**Source text**
Author Topic: Metadata: What you might miss. (Read 1869 times)

kenjoe41 · « **on:** September 06, 2014, 07:51:57 pm »

For every single file that touches the filesystem, it travels with it a tremendous amout of artifacts.
One of these is the metadatawhich can be both for a specific file or from the filesystem.
Analysis of the file can be through content identification and metadata extraction.
Content identification is the process of determining or verifying what a specific file is; contents and stuff.
Metadata extraction is the retrieval of any embedded metadata that may be present in a given file; and this is going to be our focus in this tutorial.

METADATA EXTRACTION:
metadata are information stored within the file itself that provide some possibly interesting but otherwise nonessential information about the file. Many tools;exiftool, exiv2, hachoir-metadata, et-la,are used to view it.
All files can include filesystem MAC [modified, access,creation] times.

IMAGES:
These are file that contain data to be rendered as graphics.
There are 3 types of metadata in image file;
-EXIF (Exchangeable Image File Format) was developed to embed information about the device capturing the image (typically a camera) into the image itself.
-IPTC was designed originally to embed information about images used by newspapers and news agencies.
-XMP is the XML-based "eXensible Metadata Platform" developed by Adobe in 2001.

**Source data**

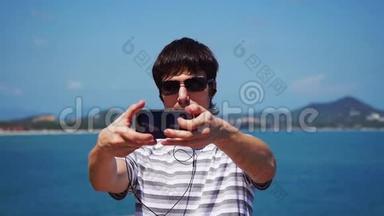 戴太阳镜的年轻人带着他的智能手机在海滩上自拍，用耳机听音乐。 苏梅岛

**Explore the material**
1. According to the metadata tutorial, which company developed XMP, and in what year?
2. Please carry on writing the metadata tutorial, picking up after its last line.
The material here stands apart from the metadata tutorial.

**Per-task outputs**
1. Adobe developed XMP in 2001.

2.
JPEG: Is rich with all forms of metadata as above plus the JFIF metadata. Other image formats are scarce with metadata since they are mostly computer generated like GIF, PNG and TIFF.

AUDIO:
Data that imparts sound when decoded properly.
1.WAV(Waveform Audio File Format): WAV audio is stored inside of a RIFF container which supports INFO chunks with various metadata. And can also contain XMP tags. Take note of app used to create, date of creation and Author.
2.MPEG-3/MP3(Moving Picture Experts Group): MP3 contains two metadata types; ID3v1 and ID3v2. ID3v1 has 128bytes of appended metadata and 227bytes when extended. Size in ID3v2 is unrestricted. For both ID3 versions, ID3v2 tool, exiftool and hachoir-metadata can extract them.
3.MPEG-4 Audio(AAC/M4A) and ASF/WMA: Also contain ID3 tags and mild metadata respectively.

VIDEO:
Data that decode into a sequence of moving images.
Video formats can contain XMP tags, INFO chunks and other video specific metadata plus ofcourse the MAC times.

ARCHIVES:
These are container files designed to hold other files, apply compression and sometime encryption to contained files. Some archive types may retain information from their system of origin, including UID and GID information from Unix-like systems.
1.ZIP: We can use the hachoir-urwid, unzip command to retrieve information about the content of a ZIP archive without actually extracting.

Code: (sh) [Select]

$ unzip -v file.zipThis can be good to examine file modification dates embedded in the archive.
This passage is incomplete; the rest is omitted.